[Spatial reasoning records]
------------------------------------
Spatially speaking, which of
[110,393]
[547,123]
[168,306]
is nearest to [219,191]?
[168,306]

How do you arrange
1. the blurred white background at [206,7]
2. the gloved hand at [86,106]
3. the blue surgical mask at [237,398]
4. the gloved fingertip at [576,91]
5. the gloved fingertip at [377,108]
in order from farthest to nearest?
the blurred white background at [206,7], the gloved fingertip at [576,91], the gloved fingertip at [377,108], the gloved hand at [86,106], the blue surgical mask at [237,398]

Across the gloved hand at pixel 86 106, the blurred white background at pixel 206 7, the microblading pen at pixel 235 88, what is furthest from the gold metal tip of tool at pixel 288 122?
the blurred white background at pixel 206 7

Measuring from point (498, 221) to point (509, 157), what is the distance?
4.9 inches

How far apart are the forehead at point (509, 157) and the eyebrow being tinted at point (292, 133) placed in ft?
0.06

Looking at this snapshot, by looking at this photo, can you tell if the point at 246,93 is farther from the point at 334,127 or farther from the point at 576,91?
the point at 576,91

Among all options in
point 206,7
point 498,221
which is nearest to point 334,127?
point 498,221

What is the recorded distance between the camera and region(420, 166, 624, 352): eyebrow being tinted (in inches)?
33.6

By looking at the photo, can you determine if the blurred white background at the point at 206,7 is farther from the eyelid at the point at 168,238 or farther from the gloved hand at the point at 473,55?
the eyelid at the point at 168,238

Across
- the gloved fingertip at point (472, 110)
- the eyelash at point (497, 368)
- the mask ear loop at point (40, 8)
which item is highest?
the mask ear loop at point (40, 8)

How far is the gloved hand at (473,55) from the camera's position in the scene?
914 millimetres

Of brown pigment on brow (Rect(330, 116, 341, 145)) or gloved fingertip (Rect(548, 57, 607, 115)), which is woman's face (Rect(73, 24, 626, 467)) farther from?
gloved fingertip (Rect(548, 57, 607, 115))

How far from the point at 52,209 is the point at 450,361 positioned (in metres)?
------------------------------------
Repeat the whole listing exactly, keeping every line intact.

Spatially speaking, which of
[110,393]
[547,123]
[168,306]
is nearest to [219,191]?
[168,306]

How do you arrange
1. the blurred white background at [206,7]
2. the gloved hand at [86,106]
3. the blue surgical mask at [237,398]
4. the gloved fingertip at [576,91]
5. the gloved fingertip at [377,108]
in order from farthest to nearest?
the blurred white background at [206,7], the gloved fingertip at [576,91], the gloved fingertip at [377,108], the gloved hand at [86,106], the blue surgical mask at [237,398]

Across the gloved hand at pixel 86 106, the blurred white background at pixel 206 7, the microblading pen at pixel 235 88, what is furthest from the gold metal tip of tool at pixel 288 122?
the blurred white background at pixel 206 7

Measuring from point (498, 221) to point (509, 157), what is the distance?
4.9 inches

How far apart are the forehead at point (509, 157) and the eyebrow being tinted at point (292, 133) placed in ft?
0.06

Looking at this snapshot, by looking at this photo, can you tell if the point at 246,93 is farther from the point at 334,127 or farther from the point at 576,91?
the point at 576,91

Among all options in
point 206,7
point 498,221
which is nearest to point 334,127?
point 498,221

What is the recorded distance between the camera and region(420, 166, 624, 352): eyebrow being tinted (in inches)?
33.6

By looking at the photo, can you determine if the blurred white background at the point at 206,7 is farther from the eyelid at the point at 168,238 or farther from the gloved hand at the point at 473,55?
the eyelid at the point at 168,238

Across
- the gloved fingertip at point (472, 110)
- the eyelash at point (497, 368)
- the mask ear loop at point (40, 8)
which item is highest?
the mask ear loop at point (40, 8)

How far is the gloved hand at (473,55) from the camera's position in the scene?
914 millimetres

Of brown pigment on brow (Rect(330, 116, 341, 145)) or gloved fingertip (Rect(548, 57, 607, 115)), which is woman's face (Rect(73, 24, 626, 467)) farther from?
gloved fingertip (Rect(548, 57, 607, 115))

How far from the point at 52,209 is the point at 450,361 positioned (in metres)?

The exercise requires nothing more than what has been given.